His figures suggest that 30 per cent
of the land of England is still owned by the aristocracy and gentry, 18 per
cent by corporations, 17 by oligarchs and city bankers, only 8.5 per cent by
the public sector, five per cent by homeowners, 1.4 per cent by the Crown and
royal family, 2 per cent by charitable conservationists, and 0.5 per cent by
the Church of England. This is a portrait of a country that would appear to be
totally ingrown on itself, and perhaps explains the sclerotic performance of
their elected representatives as they struggle to free themselves from the
domination of those distrusted foreigners on the other side of the English
channel.
This comes as no surprise to me, I
have to confess. I discovered in the early 1960s, for example, that the London
squares, with which the great capital city is dotted, were mostly owned by the
Duke of Westminster, who appeared to own about half or more of the land in
London. Surprisingly, some of these squares, I can remember Grosvenor Square,
for example, although in a posh semi-residential district, and Leicester
Square, right in the heart of business London, had been opened to the public
during the post-war years when the English electorate, that thought it had been
fighting to create a better life, did try, through the medium of their Labour
government, to bring in some
ameliorative and democratic measures that would equalize daily life.

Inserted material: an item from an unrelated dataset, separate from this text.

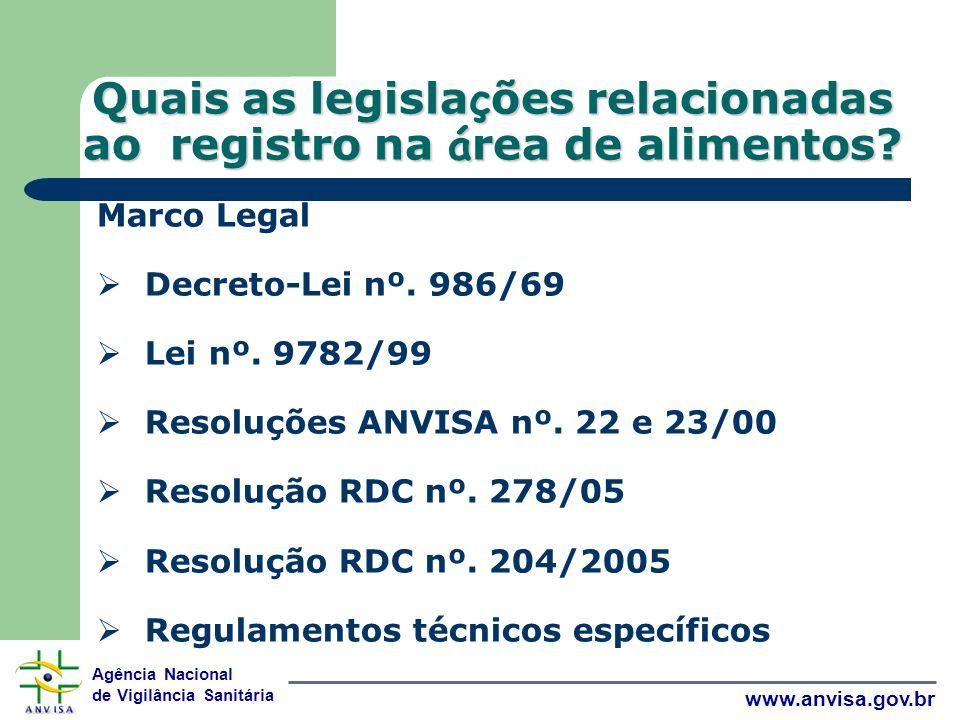 Quais as legislações relacionadas ao registro na área de alimentos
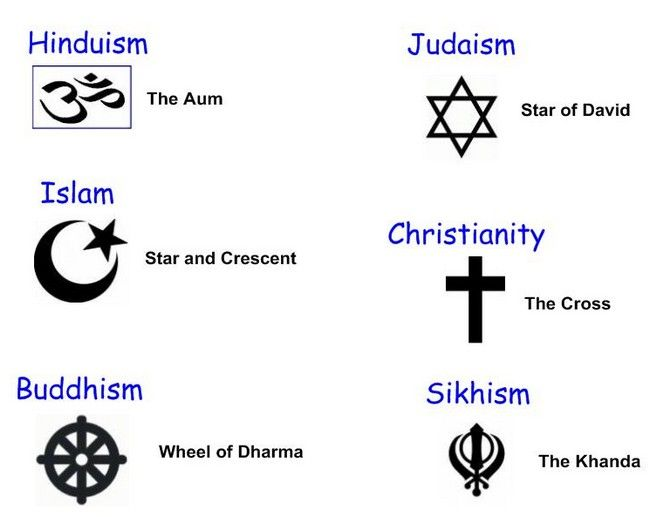 These Are Some Of The Most Common Symbols Used Through Out Religion Day To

The ancient custom was that these
squares belonged to the landowner of the houses around the square, and
occupancy of these houses entitled the tenant to a key for entrance to the
square, which was reserved to this specialized use. I discovered that landowners,
faced with this movement to open the squares to public use, had fought a
doughty battle, and in many cases had won. Not many had been opened: most, for
example Eaton Square, in the heart of Belgravia, was never opened. Even today,
as a search on Wikipedia reveals, some of the squares are identified as ranking
among the favourite places of the upper class, note being made of one square
that was founded in 1685, and is
surrounded by houses valued at up
to $40 million, a figure that answers questions as to why they were never opened:
money talks, especially in a traditionally conservative country like Britain.

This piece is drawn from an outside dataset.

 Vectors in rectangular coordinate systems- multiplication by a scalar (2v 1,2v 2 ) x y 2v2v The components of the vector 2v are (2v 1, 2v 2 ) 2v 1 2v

Central London is almost dominated by
its magnificent, extremely large parks, which all began as Royal hunting territories, and to which public access
was granted following use being made of them by the public. This, persistent
public use, has been a standard for the opening of public recreational spaces:
for example, the Inns of Court in London are small parks to which public access
was granted after generations of the public having made use of them.

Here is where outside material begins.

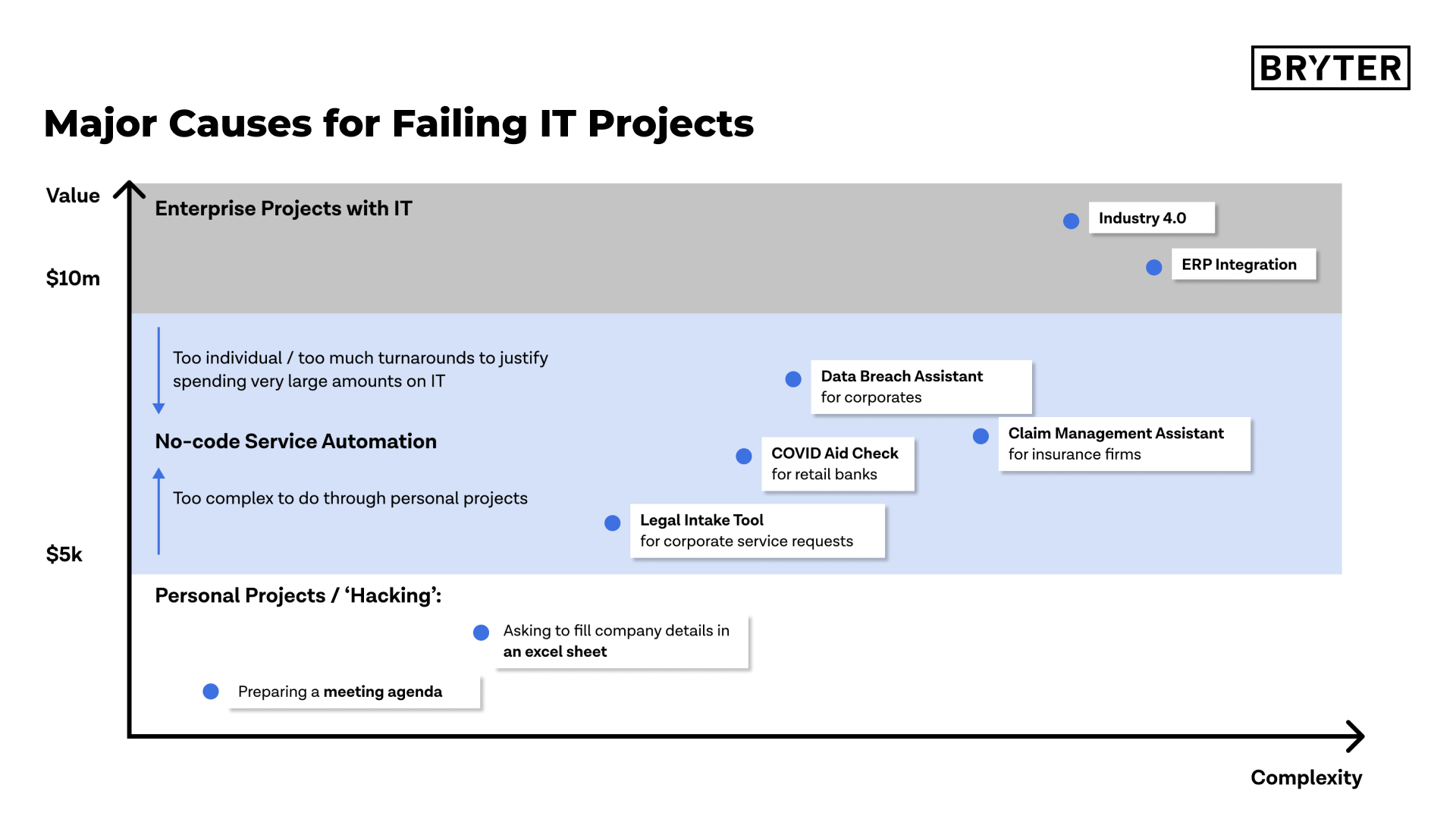 Major Causes for Failing IT Projects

Incidentally, a few years ago we had
an issue in Ottawa over public use of a large park, namely the grounds of the
residence of the Governor-General, which has been open to public use ---- for
example, for playing cricket --- since even before Canada was founded. One Governor-General, Jean Sauve, who took
office in 1984, suddenly announced that the public was henceforth banned from
entering the grounds. Outraged, I wrote an article for The Ottawa Citizen in which I accused Mme. Sauve of being the most
reactionary Royal personnage in relation to open space since Henry VIII! That did not seem to bother the lady, who continued
to ban public use so long as she was in office. (An exception was made for the
cricketers, who continued to play every weekend, and, to my disgust, never
raised a squeak of protest.) When her successor Ray Hnatyshyn
re-opened the grounds to the public, a small group of us, about 25 protesters,
bought a bottle of champagne and marched on to the ground where we rather
self-consciously toasted his decision. A rare victory lap, as it were.